| Short task |
Count the lines in the records below that contain the string "sunglasses", treating uppercase and lowercase as different. Reply with the number alone.

| Recorded information |
++++++++
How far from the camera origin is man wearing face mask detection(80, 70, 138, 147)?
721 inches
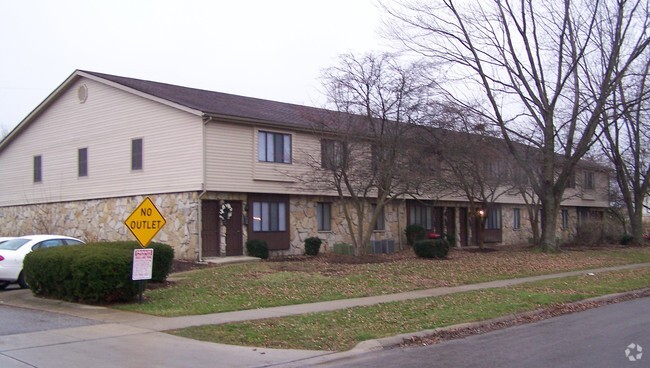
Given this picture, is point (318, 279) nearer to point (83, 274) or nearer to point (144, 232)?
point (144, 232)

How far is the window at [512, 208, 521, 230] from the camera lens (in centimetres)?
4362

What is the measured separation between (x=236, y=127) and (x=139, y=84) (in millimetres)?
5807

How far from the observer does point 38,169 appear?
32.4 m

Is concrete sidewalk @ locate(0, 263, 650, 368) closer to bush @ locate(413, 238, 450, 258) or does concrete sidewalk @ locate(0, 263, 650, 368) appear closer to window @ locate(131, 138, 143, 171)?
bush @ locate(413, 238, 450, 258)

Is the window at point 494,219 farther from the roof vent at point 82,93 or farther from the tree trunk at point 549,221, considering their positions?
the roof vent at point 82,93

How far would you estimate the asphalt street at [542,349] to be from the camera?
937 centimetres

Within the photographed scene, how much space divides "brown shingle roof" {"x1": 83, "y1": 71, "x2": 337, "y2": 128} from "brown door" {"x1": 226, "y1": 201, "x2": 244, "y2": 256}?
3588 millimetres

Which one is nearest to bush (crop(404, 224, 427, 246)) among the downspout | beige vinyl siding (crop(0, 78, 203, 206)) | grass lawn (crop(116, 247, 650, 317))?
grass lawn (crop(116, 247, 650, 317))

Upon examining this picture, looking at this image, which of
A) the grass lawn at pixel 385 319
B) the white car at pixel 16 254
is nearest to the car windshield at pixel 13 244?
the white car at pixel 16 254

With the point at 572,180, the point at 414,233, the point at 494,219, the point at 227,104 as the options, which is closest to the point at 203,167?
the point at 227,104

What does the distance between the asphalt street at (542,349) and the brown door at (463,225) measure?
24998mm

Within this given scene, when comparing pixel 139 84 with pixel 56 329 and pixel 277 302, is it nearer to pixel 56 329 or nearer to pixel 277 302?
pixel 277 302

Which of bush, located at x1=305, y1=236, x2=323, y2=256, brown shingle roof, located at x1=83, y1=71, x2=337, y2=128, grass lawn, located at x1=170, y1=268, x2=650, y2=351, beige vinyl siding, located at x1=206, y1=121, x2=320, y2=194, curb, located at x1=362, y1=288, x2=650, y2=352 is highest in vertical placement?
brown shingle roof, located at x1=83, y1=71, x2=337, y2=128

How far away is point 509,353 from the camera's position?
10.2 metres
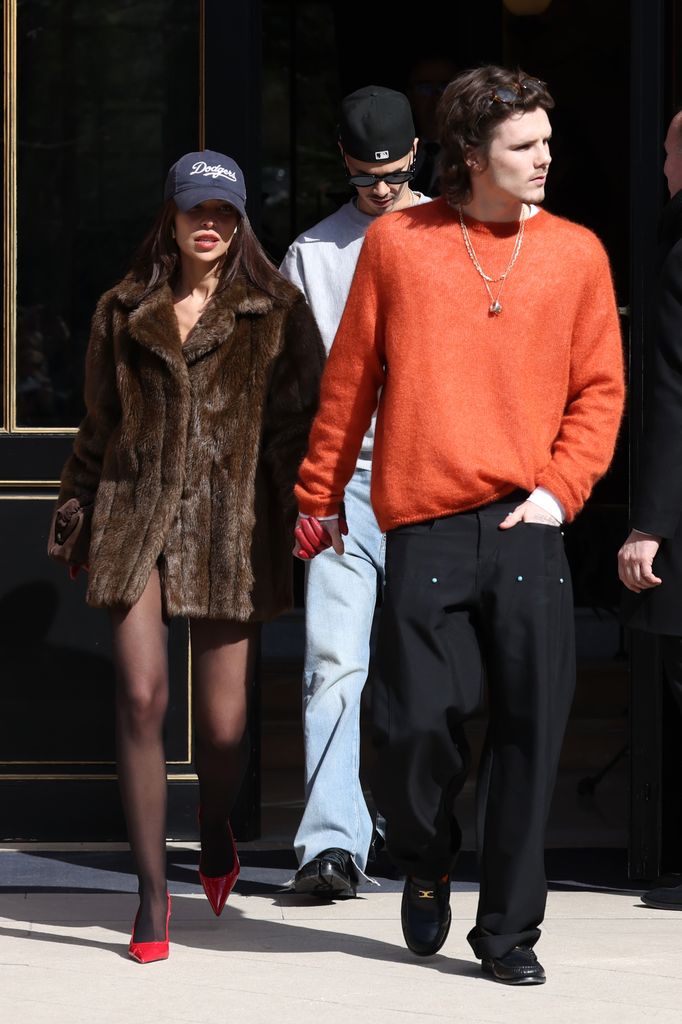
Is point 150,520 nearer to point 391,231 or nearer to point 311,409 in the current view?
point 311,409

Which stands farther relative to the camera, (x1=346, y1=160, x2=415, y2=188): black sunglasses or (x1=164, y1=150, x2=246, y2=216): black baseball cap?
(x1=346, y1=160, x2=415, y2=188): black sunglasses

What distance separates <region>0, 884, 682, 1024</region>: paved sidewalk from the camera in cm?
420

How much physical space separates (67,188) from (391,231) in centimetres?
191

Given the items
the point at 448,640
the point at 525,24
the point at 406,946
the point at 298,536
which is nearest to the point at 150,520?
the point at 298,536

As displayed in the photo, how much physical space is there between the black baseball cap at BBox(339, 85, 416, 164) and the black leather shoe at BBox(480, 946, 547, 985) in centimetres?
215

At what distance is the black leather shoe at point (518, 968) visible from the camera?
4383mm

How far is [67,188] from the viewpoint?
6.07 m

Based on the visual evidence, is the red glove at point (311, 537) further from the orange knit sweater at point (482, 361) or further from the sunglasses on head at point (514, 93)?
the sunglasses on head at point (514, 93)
++++++++
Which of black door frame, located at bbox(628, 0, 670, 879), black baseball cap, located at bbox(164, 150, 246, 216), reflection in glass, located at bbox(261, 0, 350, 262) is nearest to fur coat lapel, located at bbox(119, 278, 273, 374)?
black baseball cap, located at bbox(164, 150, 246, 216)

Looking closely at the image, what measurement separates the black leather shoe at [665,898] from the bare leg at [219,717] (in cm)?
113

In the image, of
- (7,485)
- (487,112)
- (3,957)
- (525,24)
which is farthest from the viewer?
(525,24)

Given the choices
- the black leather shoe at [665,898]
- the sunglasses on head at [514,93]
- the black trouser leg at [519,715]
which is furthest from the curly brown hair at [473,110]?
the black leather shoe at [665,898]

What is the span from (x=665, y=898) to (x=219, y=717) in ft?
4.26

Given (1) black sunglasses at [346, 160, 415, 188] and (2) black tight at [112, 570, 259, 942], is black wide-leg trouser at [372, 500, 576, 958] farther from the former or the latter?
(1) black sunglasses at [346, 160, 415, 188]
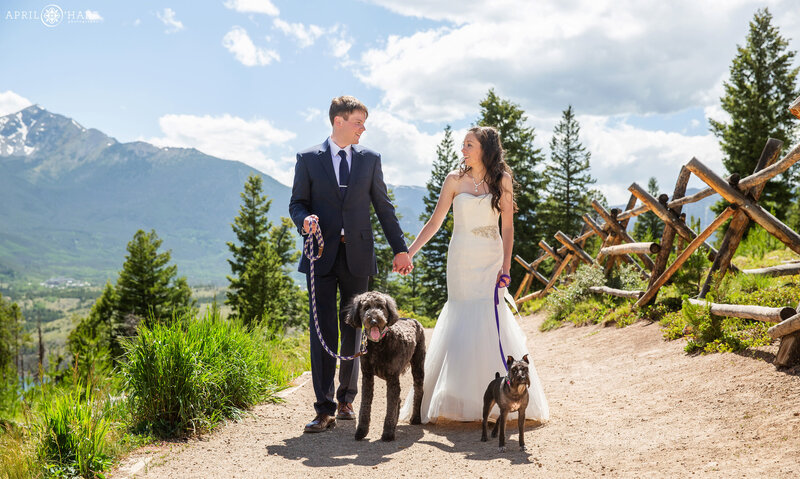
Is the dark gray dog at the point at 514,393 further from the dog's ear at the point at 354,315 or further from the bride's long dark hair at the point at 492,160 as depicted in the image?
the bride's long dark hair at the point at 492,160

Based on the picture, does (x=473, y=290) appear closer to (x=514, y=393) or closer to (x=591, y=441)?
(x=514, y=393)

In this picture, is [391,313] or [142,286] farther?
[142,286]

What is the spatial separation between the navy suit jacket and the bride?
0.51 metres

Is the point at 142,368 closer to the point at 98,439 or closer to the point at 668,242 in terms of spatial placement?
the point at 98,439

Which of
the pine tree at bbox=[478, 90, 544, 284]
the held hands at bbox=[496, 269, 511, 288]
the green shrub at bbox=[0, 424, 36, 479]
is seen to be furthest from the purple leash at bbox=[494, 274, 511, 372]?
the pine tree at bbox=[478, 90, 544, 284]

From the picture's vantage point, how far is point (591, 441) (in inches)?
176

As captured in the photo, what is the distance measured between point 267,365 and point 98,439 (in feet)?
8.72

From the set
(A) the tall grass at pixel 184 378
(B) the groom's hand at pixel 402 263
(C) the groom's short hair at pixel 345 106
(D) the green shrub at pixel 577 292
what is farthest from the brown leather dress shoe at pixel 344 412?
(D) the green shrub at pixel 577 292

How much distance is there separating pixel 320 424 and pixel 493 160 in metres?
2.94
++++++++
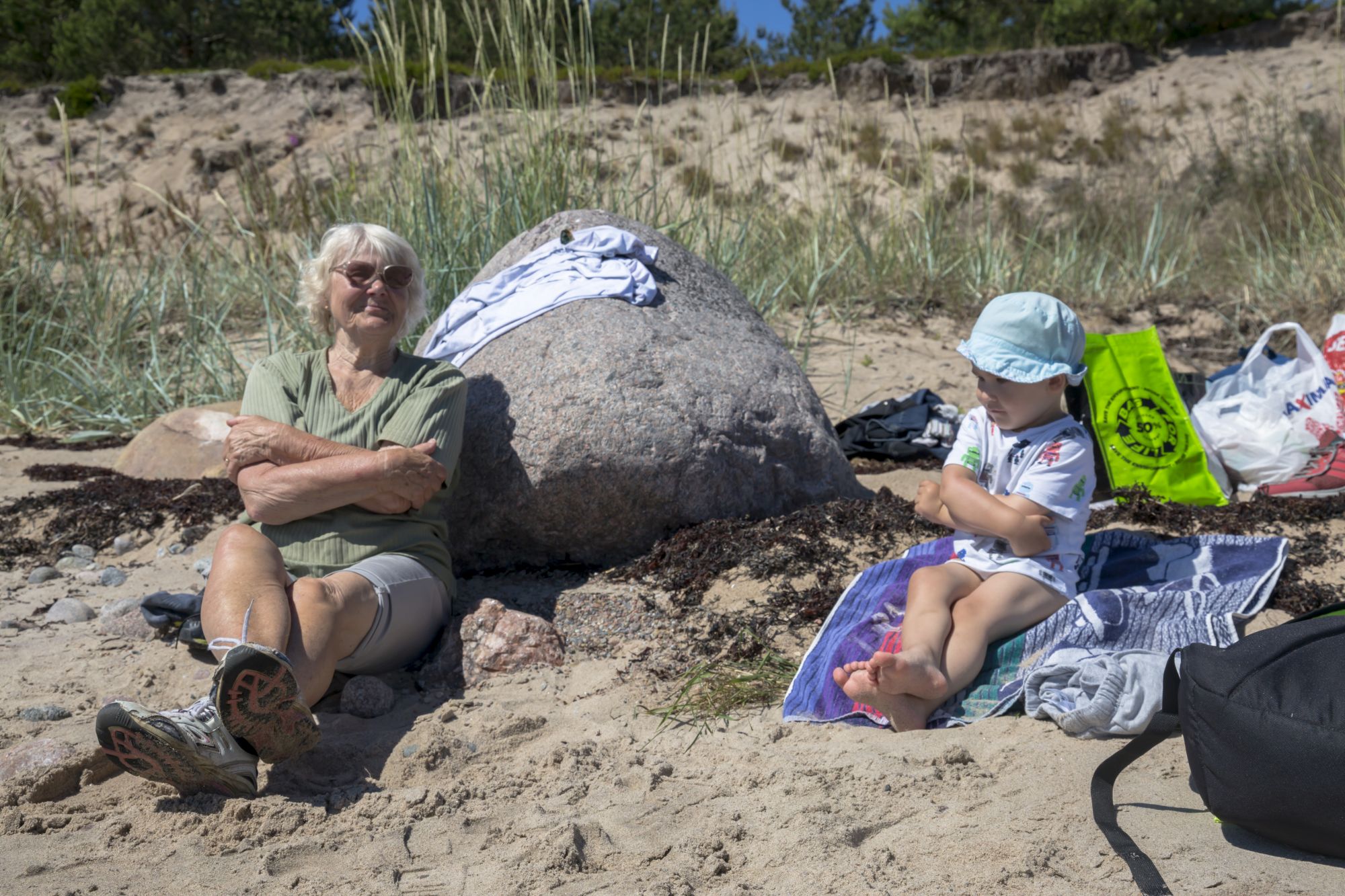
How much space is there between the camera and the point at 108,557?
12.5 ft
++++++++
| Correct response |
7